Finding Excess #OH^-#
#2HCl (aq) + Ba(OH)_2(aq) -> 2H_2O(l) + BaCl_2(aq)#
For every #1# mole of #Ba(OH)_2# that reacts, #2# moles of #HCl# need to react.

We have #"20 mL"# of #"0.05 M HCl"#.
That's #"0.05 mol/L × 0.020 L = 0.001"# moles of #HCl#.

We have #"30 mL"# of #"0.10M Ba(OH)₂"#.
That's #"0.10 mol/L × 0.030 L = 0.003"# moles of #Ba(OH)_2#.

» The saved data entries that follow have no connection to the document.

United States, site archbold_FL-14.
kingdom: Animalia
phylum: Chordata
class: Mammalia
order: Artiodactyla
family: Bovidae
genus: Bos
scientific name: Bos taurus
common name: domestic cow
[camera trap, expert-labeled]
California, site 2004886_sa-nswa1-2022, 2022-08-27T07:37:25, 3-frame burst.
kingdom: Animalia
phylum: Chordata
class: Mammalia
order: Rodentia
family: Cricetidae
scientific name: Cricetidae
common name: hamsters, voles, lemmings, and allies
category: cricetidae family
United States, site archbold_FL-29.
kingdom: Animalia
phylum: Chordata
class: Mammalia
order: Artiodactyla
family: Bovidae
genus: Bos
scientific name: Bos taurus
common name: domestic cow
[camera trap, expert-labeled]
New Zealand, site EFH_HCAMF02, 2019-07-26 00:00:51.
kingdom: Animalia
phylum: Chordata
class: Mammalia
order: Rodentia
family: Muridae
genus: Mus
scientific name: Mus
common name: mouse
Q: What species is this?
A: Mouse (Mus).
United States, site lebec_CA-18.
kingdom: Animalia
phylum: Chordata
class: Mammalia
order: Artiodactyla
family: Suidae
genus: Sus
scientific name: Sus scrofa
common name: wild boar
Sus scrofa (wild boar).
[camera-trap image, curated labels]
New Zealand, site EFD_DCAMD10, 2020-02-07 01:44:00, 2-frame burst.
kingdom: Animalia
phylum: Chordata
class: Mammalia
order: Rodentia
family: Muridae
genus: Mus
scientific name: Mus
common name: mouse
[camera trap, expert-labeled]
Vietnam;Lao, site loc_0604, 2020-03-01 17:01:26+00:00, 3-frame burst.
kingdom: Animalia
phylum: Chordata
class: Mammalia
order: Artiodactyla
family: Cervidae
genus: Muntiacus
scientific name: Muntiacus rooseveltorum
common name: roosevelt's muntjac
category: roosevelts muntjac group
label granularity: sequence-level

To react with #0.001# moles of #HCl#, #0.001xx2=0.002# moles of #Ba(OH)_2# need to react because of the mole ratio.
We know that we have #0.003# moles, so #0.003-0.002=0.001# moles of #Ba(OH)_2# didn't react.
This means that after the reaction is over, #0.001# moles of #Ba(OH)_2# are still left sitting there in the solution.

We can use this to find out how many #OH^-# are left in the solution: #1# mole of #Ba(OH)_2# contains #2# moles of #OH^-#, so #0.001# moles of #Ba(OH)_2# contains #0.002# moles of #OH^-#.

Calculating Concentration
Molarity is expressed in moles per litre:

#M = "mol"/L#

We know the moles of #OH^-#, which is #0.002#.
The volume in litres is also given to us—there are #20 mL# of #HCl# and #30 mL# of #Ba(OH)_2#, so there must be #20+30 = 50 mL#, or #0.05 L#, of total solution.

Therefore, the molarity is #"0.002 mol/0.05 L = 0.04M"#.